Solace wollte schreien, sich von den Griffen lösen und weglaufen, aber sie konnte es nicht. Sie wusste, dass sie es nicht konnte. Sie wusste, dass es die Dinge nur noch schlimmer machen würde. Ihr Herz raste so heftig, dass sie dachte, es würde versagen. Sie betete, dass es das tat, bevor Tel'Narae die Chance hatte, ihr den Rest ihrer Würde zu nehmen.

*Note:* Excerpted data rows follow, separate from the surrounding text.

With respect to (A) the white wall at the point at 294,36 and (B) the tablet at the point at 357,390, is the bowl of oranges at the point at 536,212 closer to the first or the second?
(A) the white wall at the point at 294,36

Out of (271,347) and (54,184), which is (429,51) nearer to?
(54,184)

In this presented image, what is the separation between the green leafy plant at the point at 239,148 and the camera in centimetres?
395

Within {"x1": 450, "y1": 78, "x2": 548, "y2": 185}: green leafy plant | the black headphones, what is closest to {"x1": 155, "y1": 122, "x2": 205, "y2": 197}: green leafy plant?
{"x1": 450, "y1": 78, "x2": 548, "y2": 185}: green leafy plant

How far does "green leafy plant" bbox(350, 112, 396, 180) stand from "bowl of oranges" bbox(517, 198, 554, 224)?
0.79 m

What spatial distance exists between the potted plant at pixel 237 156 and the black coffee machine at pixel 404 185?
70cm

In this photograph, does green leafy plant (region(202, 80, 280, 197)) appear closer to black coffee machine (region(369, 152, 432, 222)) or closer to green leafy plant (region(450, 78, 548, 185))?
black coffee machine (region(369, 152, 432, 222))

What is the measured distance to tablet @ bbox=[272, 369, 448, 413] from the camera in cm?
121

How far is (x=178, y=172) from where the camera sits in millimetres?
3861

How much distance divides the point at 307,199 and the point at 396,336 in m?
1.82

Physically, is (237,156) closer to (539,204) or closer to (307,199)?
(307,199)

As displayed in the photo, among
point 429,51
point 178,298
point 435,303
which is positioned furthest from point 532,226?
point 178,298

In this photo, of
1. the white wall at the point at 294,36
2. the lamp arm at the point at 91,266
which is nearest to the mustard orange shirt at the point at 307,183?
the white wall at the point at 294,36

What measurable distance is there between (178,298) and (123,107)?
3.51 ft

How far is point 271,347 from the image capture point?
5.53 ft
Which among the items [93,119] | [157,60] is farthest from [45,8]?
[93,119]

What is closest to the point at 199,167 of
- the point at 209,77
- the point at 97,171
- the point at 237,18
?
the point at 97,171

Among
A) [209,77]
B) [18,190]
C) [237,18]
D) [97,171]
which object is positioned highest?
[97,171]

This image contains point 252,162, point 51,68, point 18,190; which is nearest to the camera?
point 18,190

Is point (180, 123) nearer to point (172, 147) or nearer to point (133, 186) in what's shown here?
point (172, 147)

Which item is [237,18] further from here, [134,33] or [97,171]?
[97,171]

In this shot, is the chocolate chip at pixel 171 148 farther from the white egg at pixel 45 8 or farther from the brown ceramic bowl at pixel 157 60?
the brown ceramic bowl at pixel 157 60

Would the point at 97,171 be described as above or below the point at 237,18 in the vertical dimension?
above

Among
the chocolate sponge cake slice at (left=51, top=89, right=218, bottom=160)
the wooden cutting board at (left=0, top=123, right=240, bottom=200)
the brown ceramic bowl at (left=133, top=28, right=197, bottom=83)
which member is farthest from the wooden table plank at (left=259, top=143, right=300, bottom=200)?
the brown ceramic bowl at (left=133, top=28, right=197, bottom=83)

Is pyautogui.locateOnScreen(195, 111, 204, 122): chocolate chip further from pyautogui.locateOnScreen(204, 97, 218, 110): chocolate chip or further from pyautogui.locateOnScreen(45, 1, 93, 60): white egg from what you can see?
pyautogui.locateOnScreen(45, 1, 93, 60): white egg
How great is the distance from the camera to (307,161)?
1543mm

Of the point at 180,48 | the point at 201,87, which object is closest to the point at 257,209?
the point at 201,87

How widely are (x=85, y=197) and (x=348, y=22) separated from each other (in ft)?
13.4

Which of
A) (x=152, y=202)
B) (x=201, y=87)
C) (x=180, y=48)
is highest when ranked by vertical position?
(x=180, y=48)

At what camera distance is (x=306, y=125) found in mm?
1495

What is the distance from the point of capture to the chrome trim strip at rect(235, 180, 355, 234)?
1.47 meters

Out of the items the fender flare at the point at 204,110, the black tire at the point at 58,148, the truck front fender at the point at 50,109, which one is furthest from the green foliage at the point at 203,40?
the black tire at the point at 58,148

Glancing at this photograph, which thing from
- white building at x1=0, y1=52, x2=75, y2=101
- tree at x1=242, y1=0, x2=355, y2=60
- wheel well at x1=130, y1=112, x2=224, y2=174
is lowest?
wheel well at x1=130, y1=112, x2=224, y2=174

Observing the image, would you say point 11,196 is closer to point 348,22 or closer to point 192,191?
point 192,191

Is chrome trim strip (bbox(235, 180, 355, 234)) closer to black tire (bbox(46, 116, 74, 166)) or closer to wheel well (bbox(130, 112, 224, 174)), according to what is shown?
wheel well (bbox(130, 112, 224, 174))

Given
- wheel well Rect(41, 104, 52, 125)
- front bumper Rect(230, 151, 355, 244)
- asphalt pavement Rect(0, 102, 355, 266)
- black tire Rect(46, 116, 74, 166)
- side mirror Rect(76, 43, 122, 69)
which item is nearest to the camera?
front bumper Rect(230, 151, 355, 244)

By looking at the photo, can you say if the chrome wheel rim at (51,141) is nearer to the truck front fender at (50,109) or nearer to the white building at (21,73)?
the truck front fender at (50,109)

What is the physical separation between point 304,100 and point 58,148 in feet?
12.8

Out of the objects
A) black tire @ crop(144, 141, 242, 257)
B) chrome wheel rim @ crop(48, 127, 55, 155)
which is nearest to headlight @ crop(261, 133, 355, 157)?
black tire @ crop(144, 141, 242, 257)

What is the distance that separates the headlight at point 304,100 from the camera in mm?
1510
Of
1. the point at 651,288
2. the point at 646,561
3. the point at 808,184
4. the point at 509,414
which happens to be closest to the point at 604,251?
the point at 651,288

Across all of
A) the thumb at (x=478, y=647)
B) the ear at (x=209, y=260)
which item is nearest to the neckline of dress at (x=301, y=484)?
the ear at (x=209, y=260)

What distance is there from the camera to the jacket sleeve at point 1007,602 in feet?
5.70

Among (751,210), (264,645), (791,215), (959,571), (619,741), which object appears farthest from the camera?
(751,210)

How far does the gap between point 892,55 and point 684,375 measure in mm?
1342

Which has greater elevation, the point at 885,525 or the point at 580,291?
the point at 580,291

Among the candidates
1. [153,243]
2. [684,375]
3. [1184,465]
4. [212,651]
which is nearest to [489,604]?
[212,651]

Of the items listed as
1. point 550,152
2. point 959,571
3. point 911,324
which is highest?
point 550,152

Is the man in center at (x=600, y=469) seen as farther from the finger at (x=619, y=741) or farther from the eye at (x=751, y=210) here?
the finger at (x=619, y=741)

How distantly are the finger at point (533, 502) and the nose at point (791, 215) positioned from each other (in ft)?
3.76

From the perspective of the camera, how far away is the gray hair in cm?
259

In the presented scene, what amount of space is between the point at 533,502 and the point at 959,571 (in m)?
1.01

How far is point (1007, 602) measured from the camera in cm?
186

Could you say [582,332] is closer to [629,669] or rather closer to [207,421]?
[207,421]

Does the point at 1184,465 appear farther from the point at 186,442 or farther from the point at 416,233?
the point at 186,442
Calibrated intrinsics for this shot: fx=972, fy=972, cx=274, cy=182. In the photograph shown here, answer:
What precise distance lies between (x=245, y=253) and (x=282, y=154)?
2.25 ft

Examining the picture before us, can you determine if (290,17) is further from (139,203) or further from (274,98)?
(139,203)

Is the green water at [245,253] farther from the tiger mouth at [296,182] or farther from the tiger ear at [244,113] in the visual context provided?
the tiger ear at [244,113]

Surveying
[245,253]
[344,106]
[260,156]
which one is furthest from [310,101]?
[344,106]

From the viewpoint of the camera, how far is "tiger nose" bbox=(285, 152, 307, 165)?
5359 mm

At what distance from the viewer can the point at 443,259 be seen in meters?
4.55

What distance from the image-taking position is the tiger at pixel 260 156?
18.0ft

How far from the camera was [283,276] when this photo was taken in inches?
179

Ihre Menschlichkeit, ihren Stolz und ihre Selbstachtung.

Sie sank zu Boden; machtlos und seelisch überwältigt von dem, was sie gerade erlebt hatte. Ihr Bein brannte, schmerzte, aber die Pein wirkte jetzt unerheblich im Vergleich zur Tragweite dessen, was ihr nun zutiefst erschüttert bewusst wurde: Sie hatten es tatsächlich getan. Sie hatten sie wie Vieh gebrandmarkt. Hatte sie davor noch geglaubt, entkommen zu können und ihr Leben irgendwie wieder gerade zu biegen, musste sie sich jetzt ihre völlige Machtlosigkeit eingestehen. Sie hatte der Realität nicht entkommen können. Ihr eigener Leib war gekennzeichnet als etwas, das sie nicht war, und das war schlimmer als jeder Schmerz, jede Demütigung, und jedes feindselige Wort, dass sie in den letzten Tagen hören musste.Sie hatte das Brandmal bereits an anderen Sklaven gesehen, doch nie hatte sie sich vorstellen können, selbst eines zu tragen.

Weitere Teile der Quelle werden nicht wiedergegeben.